阅读文本 -
====

在所有情况下,返回的异常都继承自原始 OpenAI 异常,但包含 3 个额外的属性
- status_code - 异常的 http 状态码
- message - 错误消息
- llm_provider - 引发异常的提供商
用法
import litellm
import openai
try:
response = litellm.completion(
model="gpt-4",
messages=[
{
"role": "user",
"content": "hello, write a 20 pageg essay"
}
],
timeout=0.01, # this will raise a timeout exception
)
except openai.APITimeoutError as e:
print("Passed: Raised correct exception. Got openai.APITimeoutError\nGood Job", e)
print(type(e))
pass
用法 - 捕获流式异常
import litellm
try:
response = litellm.completion(
model="gpt-3.5-turbo",
messages=[
{
"role": "user",
"content": "hello, write a 20 pg essay"
}
],
timeout=0.0001, # this will raise an exception
stream=True,
)
for chunk in response:
print(chunk)
except openai.APITimeoutError as e:
print("Passed: Raised correct exception. Got openai.APITimeoutError\nGood Job", e)

====

任务说明 -
从这篇讲 LiteLLM 异常处理的阅读文本最后一行之后接着往下写。 下面的数据是独立的材料,与阅读文本无关。

数据集中的数据

====

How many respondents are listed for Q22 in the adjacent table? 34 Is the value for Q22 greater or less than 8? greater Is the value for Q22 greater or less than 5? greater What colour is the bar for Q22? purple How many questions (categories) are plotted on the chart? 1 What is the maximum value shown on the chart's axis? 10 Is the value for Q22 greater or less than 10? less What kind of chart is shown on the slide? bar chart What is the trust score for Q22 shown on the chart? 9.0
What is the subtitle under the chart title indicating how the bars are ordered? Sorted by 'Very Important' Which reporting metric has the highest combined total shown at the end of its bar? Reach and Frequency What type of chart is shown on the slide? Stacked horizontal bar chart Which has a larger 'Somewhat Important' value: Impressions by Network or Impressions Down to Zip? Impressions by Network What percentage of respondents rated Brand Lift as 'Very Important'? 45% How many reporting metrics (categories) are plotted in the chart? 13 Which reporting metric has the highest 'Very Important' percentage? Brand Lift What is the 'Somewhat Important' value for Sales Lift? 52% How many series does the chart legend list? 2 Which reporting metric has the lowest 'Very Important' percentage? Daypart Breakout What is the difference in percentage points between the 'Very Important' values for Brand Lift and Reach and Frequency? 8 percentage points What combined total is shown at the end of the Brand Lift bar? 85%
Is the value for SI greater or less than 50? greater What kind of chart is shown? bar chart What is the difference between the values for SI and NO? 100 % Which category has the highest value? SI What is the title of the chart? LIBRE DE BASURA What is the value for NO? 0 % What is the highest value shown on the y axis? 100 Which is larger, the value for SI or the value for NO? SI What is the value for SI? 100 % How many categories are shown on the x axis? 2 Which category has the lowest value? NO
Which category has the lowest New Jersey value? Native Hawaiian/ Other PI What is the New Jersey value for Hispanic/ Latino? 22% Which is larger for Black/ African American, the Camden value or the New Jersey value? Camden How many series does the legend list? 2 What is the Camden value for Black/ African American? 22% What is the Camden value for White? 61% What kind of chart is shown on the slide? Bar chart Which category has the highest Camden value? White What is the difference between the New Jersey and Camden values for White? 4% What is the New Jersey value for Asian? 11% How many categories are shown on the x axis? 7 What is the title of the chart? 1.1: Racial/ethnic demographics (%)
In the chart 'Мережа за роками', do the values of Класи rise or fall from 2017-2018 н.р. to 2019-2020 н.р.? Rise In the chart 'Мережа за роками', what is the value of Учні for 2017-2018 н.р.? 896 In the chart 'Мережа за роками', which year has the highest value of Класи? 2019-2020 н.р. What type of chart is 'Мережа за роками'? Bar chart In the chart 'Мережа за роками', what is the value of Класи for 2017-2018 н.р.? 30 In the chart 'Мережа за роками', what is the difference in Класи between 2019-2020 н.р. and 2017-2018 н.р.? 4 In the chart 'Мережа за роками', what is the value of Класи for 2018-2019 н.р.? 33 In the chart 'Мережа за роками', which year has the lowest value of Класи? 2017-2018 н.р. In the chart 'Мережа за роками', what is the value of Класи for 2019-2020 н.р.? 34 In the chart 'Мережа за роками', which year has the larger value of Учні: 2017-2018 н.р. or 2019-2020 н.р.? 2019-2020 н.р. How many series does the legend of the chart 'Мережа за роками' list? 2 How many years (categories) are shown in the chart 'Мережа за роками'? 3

====

作答区 -
print(type(e))
pass
except Exception as e:
print(f"Did not raise error `openai.APITimeoutError`. Instead raised error type: {type(e)}, Error: {e}")
用法 - 是否应该重试异常?
import litellm
import openai
try:
response = litellm.completion(
model="gpt-4",
messages=[
{
"role": "user",
"content": "hello, write a 20 pageg essay"
}
],
timeout=0.01, # this will raise a timeout exception
)
except openai.APITimeoutError as e:
should_retry = litellm._should_retry(e.status_code)
print(f"should_retry: {should_retry}")
高级
访问提供商特定的错误详情
LiteLLM 异常包含一个 provider_specific_fields 属性,其中包含特定于每个提供商的附加错误信息。这对于 Azure OpenAI 尤其有用,它提供详细的内容过滤信息。
Azure OpenAI - 内容策略违规内部错误访问
当 Azure OpenAI 返回内容策略违规时,可以通过 innererror 字段访问详细的内容过滤结果
import litellm
from litellm.exceptions import ContentPolicyViolationError
try:
response = litellm.completion(
model="azure/gpt-4",
messages=[
{
"role": "user",
"content": "Some content that might violate policies"
}
]
)
except ContentPolicyViolationError as e:
# Access Azure-specific error details
if e.provider_specific_fields and "innererror" in e.provider_specific_fields:
innererror = e.provider_specific_fields["innererror"]
# Access content filter results
content_filter_result = innererror.get("content_filter_result", {})
print(f"Content filter code: {innererror.get('code')}")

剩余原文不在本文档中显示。